BERLIN – A lobby group representing European automakers warned Tuesday that EU proposals for cutting emissions of carbon dioxide could result in manufacturing job losses.
According to the European Commission, cars are responsible for about 12 per cent of total emissions of CO2, the main greenhouse gas, in the 28-nation bloc.
“Overly stringent CO2 targets, as well as unrealistic sales quotas for battery electric vehicles, could lead to serious structural problems across the EU,” the European Automobile Manufacturers’ Association, or ACEA, said.
The ACEA cited a self-commissioned report, which claimed that because all-electric vehicles require fewer parts and maintenance, fewer workers will be required. The Brussels-based group said the auto industry accounts for over 11 per cent of EU manufacturing employment.
The European Parliament’s environment committee is expected to vote next week on new emissions targets for the period after 2020. The parliament’s plenary would then vote on the issue in early October.

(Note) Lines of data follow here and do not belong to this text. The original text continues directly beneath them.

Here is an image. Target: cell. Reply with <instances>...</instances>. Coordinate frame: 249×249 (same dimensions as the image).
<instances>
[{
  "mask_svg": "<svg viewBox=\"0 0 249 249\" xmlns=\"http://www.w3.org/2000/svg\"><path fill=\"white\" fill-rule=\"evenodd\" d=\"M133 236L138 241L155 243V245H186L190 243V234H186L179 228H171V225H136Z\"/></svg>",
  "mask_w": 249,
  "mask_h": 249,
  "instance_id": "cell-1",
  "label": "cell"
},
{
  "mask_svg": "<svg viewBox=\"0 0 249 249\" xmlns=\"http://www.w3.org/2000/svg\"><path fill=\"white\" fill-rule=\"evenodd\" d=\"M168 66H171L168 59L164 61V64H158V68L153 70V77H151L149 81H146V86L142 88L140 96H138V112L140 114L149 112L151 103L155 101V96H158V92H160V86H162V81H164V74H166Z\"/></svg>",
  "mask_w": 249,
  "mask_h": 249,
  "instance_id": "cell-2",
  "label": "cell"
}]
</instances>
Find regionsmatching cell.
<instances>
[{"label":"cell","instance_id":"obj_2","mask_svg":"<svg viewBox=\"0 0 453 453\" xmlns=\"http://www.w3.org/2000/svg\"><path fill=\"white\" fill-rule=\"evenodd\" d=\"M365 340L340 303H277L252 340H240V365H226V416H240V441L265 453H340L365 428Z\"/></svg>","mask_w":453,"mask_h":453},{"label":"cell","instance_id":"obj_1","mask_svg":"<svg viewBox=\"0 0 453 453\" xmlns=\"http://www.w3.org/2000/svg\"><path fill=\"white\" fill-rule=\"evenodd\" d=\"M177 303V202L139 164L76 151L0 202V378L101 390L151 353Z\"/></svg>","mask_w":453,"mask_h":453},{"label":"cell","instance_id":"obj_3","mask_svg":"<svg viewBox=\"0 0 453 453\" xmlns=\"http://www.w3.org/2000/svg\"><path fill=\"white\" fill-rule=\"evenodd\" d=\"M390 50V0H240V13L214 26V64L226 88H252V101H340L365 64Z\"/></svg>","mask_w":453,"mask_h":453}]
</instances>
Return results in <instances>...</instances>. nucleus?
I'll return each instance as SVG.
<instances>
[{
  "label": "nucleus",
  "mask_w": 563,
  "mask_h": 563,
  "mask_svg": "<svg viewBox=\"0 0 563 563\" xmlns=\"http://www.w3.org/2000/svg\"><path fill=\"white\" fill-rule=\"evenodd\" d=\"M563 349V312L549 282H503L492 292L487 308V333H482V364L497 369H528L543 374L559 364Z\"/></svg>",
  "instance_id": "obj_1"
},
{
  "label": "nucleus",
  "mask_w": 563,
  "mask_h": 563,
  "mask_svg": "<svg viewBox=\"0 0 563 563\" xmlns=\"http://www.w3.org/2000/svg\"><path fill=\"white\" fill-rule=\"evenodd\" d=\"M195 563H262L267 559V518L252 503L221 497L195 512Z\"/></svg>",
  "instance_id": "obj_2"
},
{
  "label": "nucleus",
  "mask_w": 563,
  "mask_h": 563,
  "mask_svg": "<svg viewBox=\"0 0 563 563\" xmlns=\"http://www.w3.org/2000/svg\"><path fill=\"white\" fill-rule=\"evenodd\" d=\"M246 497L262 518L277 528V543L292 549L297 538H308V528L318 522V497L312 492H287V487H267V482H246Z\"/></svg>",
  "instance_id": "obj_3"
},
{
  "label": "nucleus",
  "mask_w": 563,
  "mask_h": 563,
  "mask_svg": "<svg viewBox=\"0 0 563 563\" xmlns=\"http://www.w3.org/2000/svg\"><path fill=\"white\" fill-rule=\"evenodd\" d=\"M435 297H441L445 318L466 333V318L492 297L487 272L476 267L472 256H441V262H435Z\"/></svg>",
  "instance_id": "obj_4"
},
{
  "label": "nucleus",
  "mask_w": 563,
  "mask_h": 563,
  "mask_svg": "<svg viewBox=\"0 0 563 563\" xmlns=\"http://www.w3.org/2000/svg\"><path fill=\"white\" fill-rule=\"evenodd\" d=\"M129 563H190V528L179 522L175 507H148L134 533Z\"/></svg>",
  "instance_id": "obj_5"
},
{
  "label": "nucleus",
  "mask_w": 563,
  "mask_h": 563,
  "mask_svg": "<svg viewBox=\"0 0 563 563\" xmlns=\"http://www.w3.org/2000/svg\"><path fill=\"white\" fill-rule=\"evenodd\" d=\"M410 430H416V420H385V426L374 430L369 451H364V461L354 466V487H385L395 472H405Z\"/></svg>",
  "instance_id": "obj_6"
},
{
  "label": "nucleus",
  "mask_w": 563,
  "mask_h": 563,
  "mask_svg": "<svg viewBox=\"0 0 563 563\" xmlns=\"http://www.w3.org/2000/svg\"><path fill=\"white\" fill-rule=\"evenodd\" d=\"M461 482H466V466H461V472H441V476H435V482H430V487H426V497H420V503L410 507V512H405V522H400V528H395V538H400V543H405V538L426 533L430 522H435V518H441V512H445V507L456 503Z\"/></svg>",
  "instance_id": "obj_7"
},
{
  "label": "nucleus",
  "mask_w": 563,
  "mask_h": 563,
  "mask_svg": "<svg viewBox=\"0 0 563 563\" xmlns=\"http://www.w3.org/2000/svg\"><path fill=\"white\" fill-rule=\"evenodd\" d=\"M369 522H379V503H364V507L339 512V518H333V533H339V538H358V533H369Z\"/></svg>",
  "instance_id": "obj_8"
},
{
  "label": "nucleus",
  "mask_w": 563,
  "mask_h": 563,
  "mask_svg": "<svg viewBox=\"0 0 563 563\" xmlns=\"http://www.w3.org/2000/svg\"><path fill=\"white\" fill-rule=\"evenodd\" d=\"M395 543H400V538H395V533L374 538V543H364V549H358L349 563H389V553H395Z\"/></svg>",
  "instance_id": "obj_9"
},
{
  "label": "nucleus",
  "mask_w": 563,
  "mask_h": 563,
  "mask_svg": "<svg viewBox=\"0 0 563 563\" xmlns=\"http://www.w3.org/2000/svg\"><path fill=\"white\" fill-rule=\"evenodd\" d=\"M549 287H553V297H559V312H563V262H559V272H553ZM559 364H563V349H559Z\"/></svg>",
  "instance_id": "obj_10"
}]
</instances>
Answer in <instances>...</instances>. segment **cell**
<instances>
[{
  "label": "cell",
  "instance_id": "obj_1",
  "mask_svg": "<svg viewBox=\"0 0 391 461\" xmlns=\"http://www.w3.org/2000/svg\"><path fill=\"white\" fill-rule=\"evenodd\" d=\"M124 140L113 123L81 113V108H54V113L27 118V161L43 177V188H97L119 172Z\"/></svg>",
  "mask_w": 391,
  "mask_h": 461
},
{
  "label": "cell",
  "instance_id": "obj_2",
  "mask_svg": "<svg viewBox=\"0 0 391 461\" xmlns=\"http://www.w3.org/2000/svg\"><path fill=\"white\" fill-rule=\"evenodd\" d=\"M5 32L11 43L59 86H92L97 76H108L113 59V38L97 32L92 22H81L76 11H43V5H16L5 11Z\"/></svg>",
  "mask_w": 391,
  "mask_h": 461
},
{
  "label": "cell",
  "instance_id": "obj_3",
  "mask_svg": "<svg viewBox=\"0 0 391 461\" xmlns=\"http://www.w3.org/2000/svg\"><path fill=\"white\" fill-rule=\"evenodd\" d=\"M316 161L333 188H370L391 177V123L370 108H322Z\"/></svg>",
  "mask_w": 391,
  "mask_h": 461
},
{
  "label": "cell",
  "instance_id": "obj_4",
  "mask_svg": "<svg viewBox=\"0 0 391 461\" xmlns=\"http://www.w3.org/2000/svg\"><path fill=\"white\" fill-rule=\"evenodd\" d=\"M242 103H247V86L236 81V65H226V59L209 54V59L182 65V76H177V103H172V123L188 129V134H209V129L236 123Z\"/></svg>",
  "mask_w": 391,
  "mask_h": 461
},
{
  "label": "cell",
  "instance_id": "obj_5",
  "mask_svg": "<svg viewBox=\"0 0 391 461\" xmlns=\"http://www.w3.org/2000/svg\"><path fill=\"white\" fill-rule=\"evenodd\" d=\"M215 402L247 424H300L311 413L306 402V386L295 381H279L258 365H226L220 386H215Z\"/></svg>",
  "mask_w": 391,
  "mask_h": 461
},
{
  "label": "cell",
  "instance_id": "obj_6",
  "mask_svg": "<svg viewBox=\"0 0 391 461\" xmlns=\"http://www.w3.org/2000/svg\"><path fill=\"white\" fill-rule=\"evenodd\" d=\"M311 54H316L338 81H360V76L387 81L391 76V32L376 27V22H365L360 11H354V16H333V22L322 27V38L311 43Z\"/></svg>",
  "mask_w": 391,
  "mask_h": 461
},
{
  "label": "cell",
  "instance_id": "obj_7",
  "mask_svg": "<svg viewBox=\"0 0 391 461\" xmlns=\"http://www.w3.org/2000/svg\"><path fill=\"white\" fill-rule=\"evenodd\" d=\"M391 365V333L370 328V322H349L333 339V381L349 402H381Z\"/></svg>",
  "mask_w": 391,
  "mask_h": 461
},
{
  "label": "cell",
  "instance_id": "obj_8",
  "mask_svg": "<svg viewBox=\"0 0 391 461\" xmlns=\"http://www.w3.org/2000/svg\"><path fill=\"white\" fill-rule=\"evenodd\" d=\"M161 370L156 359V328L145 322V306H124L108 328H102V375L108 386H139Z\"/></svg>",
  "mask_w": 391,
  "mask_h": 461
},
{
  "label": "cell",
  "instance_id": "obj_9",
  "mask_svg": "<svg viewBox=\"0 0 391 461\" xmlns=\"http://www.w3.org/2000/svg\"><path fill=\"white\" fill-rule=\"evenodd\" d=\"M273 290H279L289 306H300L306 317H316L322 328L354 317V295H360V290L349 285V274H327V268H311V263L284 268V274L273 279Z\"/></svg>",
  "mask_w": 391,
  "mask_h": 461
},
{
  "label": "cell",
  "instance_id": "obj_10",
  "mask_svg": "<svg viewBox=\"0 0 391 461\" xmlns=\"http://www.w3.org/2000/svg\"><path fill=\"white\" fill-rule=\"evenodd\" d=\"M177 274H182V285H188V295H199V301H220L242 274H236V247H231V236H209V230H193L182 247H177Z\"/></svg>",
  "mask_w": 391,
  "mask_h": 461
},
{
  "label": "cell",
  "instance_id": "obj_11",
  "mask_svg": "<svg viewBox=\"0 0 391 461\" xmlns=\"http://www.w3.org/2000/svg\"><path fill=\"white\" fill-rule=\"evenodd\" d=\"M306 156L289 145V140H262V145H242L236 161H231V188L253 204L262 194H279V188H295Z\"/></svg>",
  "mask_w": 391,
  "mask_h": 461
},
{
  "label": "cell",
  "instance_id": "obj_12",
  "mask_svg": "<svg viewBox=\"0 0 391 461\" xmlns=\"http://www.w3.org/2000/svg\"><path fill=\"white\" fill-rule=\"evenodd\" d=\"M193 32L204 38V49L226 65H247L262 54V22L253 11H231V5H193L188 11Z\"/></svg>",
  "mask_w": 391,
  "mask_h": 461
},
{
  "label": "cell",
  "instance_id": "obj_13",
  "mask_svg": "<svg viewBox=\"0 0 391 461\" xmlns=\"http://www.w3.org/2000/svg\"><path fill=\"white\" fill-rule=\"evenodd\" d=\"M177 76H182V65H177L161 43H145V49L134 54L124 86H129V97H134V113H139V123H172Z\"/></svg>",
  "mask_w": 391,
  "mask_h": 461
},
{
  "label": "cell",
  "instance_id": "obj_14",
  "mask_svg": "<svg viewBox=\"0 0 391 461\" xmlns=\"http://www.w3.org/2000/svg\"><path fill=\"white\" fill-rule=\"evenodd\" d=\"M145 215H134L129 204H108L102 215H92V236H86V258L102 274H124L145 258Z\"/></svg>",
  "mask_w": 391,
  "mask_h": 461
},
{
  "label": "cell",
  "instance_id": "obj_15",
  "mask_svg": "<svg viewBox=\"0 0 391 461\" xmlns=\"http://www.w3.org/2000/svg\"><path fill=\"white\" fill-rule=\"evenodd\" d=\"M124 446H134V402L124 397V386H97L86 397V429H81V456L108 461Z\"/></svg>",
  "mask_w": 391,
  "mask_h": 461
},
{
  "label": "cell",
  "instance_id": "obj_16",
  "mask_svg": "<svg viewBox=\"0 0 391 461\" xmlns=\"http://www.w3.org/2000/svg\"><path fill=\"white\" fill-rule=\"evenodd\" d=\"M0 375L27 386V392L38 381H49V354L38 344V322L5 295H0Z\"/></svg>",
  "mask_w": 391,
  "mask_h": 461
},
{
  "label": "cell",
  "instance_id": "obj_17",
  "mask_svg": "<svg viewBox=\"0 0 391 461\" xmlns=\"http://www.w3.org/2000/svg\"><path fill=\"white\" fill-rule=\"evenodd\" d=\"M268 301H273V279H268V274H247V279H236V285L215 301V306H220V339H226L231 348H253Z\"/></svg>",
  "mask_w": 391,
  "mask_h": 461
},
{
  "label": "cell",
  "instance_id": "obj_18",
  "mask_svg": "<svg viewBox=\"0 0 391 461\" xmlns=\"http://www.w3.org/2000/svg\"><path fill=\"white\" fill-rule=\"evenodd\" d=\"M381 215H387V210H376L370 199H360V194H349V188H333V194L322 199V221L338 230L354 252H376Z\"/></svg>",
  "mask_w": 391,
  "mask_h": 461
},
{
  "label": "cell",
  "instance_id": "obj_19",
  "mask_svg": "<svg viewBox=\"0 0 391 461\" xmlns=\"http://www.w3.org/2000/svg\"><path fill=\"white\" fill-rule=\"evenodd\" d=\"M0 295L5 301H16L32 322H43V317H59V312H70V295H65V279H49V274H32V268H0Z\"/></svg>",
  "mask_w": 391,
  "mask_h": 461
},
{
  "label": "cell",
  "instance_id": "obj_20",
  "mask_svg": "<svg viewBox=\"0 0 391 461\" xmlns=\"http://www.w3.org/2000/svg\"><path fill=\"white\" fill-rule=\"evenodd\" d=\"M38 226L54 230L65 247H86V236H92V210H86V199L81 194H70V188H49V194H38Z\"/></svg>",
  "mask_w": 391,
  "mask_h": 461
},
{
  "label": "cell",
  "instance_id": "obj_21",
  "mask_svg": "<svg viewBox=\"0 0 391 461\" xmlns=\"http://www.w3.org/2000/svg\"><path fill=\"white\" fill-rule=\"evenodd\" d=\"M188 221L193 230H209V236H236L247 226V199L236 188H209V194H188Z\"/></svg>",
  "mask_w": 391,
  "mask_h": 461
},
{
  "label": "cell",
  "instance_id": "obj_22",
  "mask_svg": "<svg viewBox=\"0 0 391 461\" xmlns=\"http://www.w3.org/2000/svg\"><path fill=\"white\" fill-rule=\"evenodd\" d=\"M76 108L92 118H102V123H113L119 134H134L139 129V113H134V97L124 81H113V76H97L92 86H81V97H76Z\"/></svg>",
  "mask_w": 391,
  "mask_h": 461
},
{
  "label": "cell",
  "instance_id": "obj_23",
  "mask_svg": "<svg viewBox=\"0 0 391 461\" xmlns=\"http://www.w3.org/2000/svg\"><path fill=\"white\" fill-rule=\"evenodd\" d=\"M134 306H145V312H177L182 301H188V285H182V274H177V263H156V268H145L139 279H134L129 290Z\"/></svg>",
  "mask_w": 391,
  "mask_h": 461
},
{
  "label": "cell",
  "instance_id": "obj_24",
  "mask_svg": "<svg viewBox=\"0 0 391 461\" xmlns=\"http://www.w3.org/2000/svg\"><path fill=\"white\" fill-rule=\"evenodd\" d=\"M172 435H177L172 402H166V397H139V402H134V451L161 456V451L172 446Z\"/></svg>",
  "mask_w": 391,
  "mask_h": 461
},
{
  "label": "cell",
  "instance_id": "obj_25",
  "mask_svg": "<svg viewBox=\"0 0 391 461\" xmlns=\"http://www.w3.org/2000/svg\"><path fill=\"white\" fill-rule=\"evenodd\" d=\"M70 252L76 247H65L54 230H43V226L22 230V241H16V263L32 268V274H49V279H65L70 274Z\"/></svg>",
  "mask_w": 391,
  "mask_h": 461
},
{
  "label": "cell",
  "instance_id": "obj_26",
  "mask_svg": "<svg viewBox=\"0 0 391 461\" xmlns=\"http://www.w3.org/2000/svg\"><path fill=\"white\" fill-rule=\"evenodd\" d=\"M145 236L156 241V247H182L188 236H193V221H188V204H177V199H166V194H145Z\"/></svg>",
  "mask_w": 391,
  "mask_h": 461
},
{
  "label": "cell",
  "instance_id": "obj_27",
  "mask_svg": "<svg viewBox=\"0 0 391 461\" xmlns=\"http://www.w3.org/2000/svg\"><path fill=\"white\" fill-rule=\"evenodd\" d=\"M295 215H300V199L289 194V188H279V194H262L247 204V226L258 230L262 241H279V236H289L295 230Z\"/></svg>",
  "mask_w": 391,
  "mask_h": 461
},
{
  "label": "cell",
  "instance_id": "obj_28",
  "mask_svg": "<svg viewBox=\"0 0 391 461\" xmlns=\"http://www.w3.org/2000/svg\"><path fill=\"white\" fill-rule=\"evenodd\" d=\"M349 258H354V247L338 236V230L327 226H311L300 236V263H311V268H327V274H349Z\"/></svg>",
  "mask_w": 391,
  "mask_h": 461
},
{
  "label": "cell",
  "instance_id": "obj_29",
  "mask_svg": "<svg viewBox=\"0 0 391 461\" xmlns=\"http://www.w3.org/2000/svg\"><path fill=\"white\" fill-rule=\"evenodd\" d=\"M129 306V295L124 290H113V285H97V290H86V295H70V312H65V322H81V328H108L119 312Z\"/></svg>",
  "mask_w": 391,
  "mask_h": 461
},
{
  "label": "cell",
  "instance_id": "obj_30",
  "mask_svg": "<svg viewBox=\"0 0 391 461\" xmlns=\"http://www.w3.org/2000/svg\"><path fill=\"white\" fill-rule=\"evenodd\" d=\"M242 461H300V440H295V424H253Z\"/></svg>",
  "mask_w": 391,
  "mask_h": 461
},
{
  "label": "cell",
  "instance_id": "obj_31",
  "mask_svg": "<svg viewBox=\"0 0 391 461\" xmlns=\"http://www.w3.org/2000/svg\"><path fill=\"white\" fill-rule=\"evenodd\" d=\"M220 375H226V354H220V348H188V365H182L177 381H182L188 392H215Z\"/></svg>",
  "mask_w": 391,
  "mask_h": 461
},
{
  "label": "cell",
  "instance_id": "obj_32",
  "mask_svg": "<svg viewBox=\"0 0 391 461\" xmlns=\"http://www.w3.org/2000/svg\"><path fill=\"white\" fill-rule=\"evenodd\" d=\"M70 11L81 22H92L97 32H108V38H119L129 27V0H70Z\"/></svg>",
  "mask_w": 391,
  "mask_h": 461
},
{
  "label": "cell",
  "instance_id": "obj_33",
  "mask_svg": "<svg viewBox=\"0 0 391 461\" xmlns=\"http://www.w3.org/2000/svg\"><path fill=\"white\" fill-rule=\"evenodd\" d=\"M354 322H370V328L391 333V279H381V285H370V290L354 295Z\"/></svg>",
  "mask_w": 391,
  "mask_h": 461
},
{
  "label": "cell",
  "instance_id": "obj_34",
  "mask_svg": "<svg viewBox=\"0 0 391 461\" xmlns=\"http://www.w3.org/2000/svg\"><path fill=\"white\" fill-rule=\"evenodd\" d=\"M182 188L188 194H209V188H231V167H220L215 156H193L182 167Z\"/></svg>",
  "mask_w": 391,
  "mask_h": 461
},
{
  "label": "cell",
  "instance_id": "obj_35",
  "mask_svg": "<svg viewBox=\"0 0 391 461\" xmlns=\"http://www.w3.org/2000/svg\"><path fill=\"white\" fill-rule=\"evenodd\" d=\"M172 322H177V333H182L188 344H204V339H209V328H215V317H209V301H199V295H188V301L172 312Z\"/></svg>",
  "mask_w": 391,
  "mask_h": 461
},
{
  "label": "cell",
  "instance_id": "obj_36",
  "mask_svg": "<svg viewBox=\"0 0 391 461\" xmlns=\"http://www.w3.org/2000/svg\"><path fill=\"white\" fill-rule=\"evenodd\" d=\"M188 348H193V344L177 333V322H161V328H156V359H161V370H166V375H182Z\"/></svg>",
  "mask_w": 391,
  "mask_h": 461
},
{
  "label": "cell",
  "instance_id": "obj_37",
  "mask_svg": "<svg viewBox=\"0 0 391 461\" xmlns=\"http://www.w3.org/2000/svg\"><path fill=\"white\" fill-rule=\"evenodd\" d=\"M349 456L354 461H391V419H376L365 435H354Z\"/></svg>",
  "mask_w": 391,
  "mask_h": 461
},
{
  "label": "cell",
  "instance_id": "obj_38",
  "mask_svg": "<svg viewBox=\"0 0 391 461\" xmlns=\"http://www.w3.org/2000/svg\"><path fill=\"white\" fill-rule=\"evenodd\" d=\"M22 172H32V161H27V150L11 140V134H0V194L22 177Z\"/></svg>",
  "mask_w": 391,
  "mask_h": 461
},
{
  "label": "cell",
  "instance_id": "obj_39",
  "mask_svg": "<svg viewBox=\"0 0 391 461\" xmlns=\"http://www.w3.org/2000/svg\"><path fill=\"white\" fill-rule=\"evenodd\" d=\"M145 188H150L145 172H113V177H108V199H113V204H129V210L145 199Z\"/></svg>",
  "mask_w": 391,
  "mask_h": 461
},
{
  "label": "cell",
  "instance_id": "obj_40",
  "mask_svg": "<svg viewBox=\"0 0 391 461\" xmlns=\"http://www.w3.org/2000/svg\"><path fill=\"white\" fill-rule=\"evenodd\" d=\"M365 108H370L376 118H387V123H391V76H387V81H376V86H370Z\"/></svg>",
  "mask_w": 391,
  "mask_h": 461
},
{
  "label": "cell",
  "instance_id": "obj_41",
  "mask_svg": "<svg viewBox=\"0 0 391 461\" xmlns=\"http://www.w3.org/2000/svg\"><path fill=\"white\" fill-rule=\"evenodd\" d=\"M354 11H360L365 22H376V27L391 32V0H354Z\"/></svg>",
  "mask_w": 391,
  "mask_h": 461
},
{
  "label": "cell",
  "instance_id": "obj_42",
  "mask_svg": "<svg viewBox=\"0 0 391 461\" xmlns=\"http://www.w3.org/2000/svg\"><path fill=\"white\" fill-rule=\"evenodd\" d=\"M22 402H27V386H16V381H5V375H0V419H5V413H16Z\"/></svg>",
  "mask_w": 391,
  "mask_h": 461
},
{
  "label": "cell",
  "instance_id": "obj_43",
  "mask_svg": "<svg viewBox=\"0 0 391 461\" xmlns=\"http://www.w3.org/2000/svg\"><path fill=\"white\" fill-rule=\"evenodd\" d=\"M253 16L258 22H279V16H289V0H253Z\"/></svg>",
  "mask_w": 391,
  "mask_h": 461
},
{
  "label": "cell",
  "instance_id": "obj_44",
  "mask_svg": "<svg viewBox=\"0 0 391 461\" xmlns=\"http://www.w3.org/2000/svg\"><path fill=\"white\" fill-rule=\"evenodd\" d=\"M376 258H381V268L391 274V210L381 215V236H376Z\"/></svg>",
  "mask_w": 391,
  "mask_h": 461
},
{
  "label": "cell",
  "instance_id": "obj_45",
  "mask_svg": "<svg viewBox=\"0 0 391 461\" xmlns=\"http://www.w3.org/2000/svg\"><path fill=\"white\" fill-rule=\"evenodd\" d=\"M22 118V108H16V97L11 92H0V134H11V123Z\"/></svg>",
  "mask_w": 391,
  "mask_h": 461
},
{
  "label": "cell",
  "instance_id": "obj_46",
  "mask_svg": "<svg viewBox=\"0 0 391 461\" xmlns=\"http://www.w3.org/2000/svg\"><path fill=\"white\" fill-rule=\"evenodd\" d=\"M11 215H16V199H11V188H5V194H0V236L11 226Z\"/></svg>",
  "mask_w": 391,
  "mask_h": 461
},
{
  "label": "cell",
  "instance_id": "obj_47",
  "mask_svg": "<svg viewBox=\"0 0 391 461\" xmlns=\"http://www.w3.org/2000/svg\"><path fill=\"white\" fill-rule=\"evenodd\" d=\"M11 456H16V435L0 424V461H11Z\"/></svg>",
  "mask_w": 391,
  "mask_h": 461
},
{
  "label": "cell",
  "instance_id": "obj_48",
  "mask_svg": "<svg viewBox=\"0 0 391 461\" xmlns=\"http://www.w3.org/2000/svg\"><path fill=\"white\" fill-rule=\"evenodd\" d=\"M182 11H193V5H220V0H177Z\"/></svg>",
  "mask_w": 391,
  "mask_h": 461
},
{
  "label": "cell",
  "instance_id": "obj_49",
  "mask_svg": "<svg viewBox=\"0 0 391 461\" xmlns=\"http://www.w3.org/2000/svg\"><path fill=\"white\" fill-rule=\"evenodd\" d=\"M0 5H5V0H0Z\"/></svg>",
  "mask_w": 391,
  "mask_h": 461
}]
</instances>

The EU’s existing target is for new cars to have average CO2 emissions of 95 grams per kilometre by 2021—equivalent to fuel efficiency of 4.1 litres of gasoline per 100 kilometres, or 57.4 miles per gallon. That is a drop of 40 per cent from the 2007 average of 158.7 grams per kilometre.
So far, the industry is struggling to meet that target, with the average last year being over 118 grams.
The recent scandal over Volkswagen’s cheating on diesel emissions tests has contributed to a rise in sales of cars that run on gas—which emit more CO2.
The ACEA argues that requiring automakers to cut carbon emissions by a further 30 per cent compared with 2021—as is now being proposed—would be unrealistic.
The auto lobby’s jobs warning comes as diplomats from about 190 countries are meeting in Bangkok to discuss progress on the Paris climate agreement. Signatories of the 2015 accord are trying to agree on formal guidelines that governments have to follow in their efforts to keep global warming below 2 degrees Celsius by the end of the century.
World leaders will gather in Katowice, Poland, at the end of the year to approve the final text.
Michael Cramer, a member of the European Parliament for Germany’s Green party, accused the ACEA of trying to panic lawmakers.
“There’s absolutely no point in complaining that jobs are being lost,” he said, adding that carmakers would do better to embrace innovation and change. “The auto industry mustn’t make the mistakes made by the energy industry, which ignored renewable energy for decades.”